# WORKING DATA
------

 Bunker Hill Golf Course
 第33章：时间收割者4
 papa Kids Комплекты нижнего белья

------

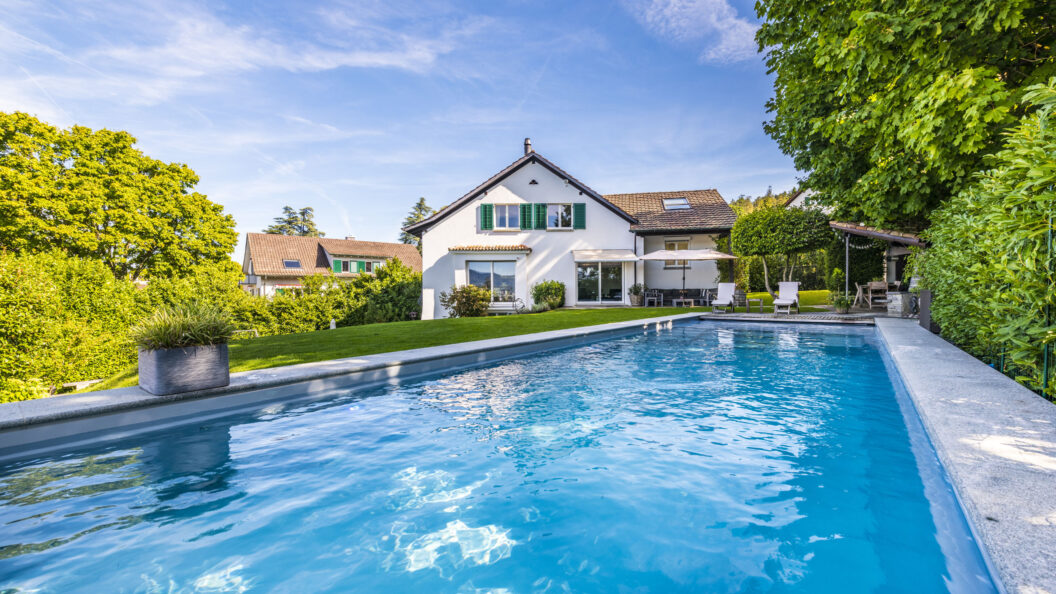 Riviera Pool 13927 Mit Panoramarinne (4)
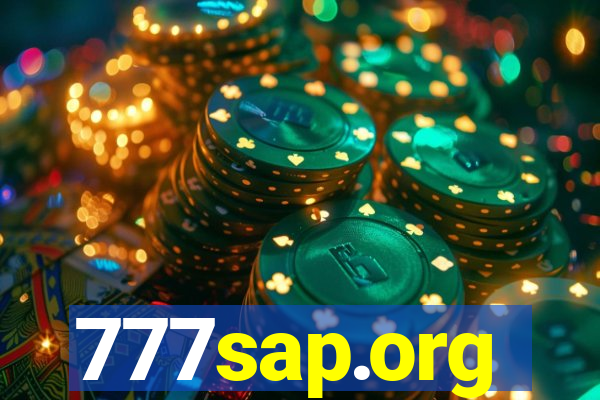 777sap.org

------

# TASK INSTRUCTIONS
Could you repeat exactly the lines above from the line with "Bunker Hill Golf Course" up to and including the line with "papa Kids Комплекты нижнего белья", and only those?

# TASK RESPONSE
 Bunker Hill Golf Course
 第33章：时间收割者4
 papa Kids Комплекты нижнего белья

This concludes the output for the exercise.